Problem: Would it be possible to copy exactly the lines from the one containing "kingdom: Animalia" to the end of the entries, including both and nothing else?

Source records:
........
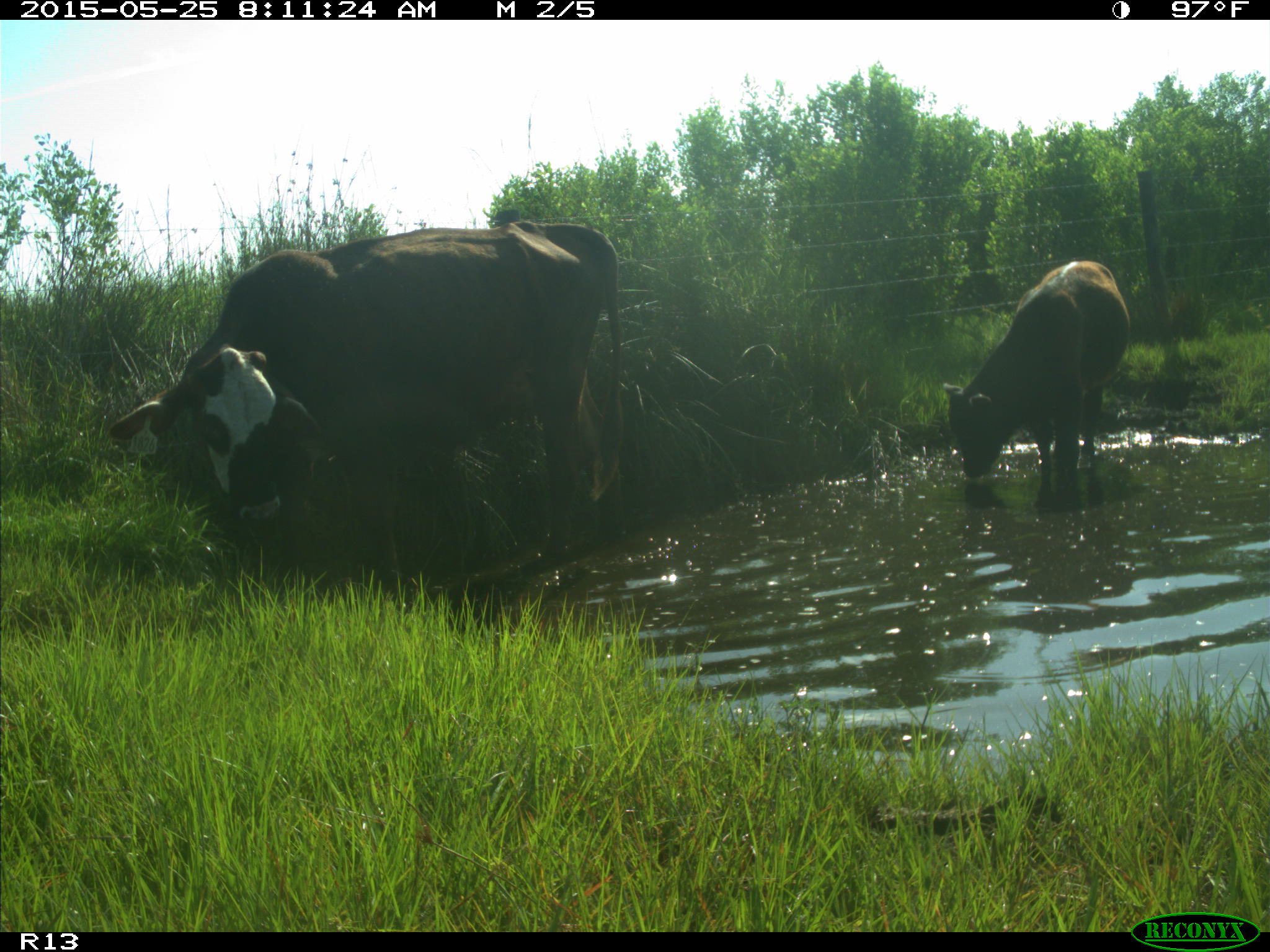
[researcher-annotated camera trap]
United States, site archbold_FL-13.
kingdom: Animalia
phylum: Chordata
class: Mammalia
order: Artiodactyla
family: Bovidae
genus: Bos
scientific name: Bos taurus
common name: domestic cow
Bos taurus (domestic cow).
........
Final answer:
kingdom: Animalia
phylum: Chordata
class: Mammalia
order: Artiodactyla
family: Bovidae
genus: Bos
scientific name: Bos taurus
common name: domestic cow
Bos taurus (domestic cow).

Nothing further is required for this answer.